### [To do]
Print the Bora Bora island tour post word for word, from start to finish.

### [Document section]
As wonderful as the scenery is, the people are even more lovely. We stopped at one road-side shop operated by a family. They offered us samples of fresh coconut, breadfruit and grapefruit. I passed on the grapefruit, but the breadfruit was amazing--like nothing I've ever tasted before. A truly unusual texture as well.
Here's the DH taking a sip of extremely fresh coconut milk. The natives use every bit of the plant, from fiber to weave into necklaces and use as tinder to fermenting the shells into coconut oil for use in skin treatments. We also watched the natives use flowers and other plants to create dyes for the sarongs the island women wear.
The welcoming committee
Bruce prepares fresh coconut for us.
WWII canon cave
This older resort was once owned by Marlon Brando!
There's a reason the island is so lush and green. Liquid sunshine falls in abundance!
We also visited Bloody Mary's Bar (think Rogers & Hammerstein's South Pacific!) and walked along a stretch of golden sand, letting the warm waters of the ocean caress our calves. The tour was so much better, so much richer an experience than riding in a Glass Bottom Boat.
Today reminded me that it's foolish to be upset if your plans have to change. Life is filled with moments when things don't go our way.
But it doesn't have to mean things can't be even better than we'd planned. We had a ball on Bora Bora!

### [Data excerpt]
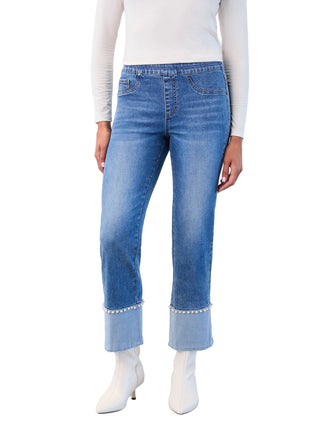 Person wearing blue jeans with white booties on a plain background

### [Result for this task]
As wonderful as the scenery is, the people are even more lovely. We stopped at one road-side shop operated by a family. They offered us samples of fresh coconut, breadfruit and grapefruit. I passed on the grapefruit, but the breadfruit was amazing--like nothing I've ever tasted before. A truly unusual texture as well.
Here's the DH taking a sip of extremely fresh coconut milk. The natives use every bit of the plant, from fiber to weave into necklaces and use as tinder to fermenting the shells into coconut oil for use in skin treatments. We also watched the natives use flowers and other plants to create dyes for the sarongs the island women wear.
The welcoming committee
Bruce prepares fresh coconut for us.
WWII canon cave
This older resort was once owned by Marlon Brando!
There's a reason the island is so lush and green. Liquid sunshine falls in abundance!
We also visited Bloody Mary's Bar (think Rogers & Hammerstein's South Pacific!) and walked along a stretch of golden sand, letting the warm waters of the ocean caress our calves. The tour was so much better, so much richer an experience than riding in a Glass Bottom Boat.
Today reminded me that it's foolish to be upset if your plans have to change. Life is filled with moments when things don't go our way.
But it doesn't have to mean things can't be even better than we'd planned. We had a ball on Bora Bora!